Выбрать главу

И вот не знаю, как перейти к последней странице жизни Геннадия. Это был его лучший замысел и лучшая книга, которая только начинает жить и уйдёт в жизнь, чтобы стать самой жизнью.

В конце июня-начале июля 2009-го года он запланировал провести целую экспедицию с Валентином Григорьевичем Распутиным, Сергеем Элояном, съёмочной группой студии «Остров» во главе с Сергеем Мирошниченко, с участием Красноярского педагогического университета имени Астафьева. Предстояло пройти по Ангаре сначала от Иркутска до Братска и Усть-Илимска, где жизнь худо-бедно (часто и худо, и бедно) всё-таки устраивалась и распутинская Матера уже не ранила слух, потому что была горьким, но уже зарубцевавшимся воспоминанием. А дальше пересесть на катера и пройти от Усть-Илимска до Кодинска по ложу затопления будущей Богучанской ГЭС, где Матёре только предстояло тонуть. Где двух- и трёхсотлетние села ждали большой воды и торопились, торопились проститься со своей домашней историей, памятью, родовыми кладбищами, налаженным бытом и самой жизнью.

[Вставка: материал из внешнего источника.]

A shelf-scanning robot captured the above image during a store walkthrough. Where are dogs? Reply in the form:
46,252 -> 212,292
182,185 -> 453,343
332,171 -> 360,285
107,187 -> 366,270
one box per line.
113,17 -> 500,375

Наверно, это были самые тяжёлые две недели в жизни всех участников поездки.

Геннадий хотел видеть рождение книги от самого зачатия и искал нового качества существования текста, потому что книгой были уже сами встречи с усталыми и уже равнодушными ко всему жителями давно перевезённых деревень до Братска. Книгой были резкие диалоги с начальниками

Братской и Усть-Илимской ГЭС. Текстом становились лоции, фото- и киноматериалы, плач старых людей и нетерпение молодых, отказ высоких начальников от встречи с экспедицией и хлеб-соль местных властей, которые ещё надеялись что-то удержать.

Исподволь делалось ясно, что и сама эта тяжелейшая поездка (труднее всего дававшаяся Валентину Григорьевичу, которому люди торопились выговорить сердце, чтобы самим стало полегче), и с надеждой глядящие на нас берега, и прекрасные даже в угасании на глазах, умирающие, пустеющие деревни, и, кажется, даже ненаглядные облака и травы, кресты кладбищ, и всякое провожавшее нас окно — всё уже было каждую минуту готовой, уже сейчас работающей книгой. Злая беспамятная новь и экономическая бесчеловечность так торопились извести жизнь, что до классической книги дело просто могло не дойти. Жизнь становилась прошлым прямо на наших глазах, и писать её надо было каждой минутой и каждым днём. И так хотелось, чтобы дни были подольше.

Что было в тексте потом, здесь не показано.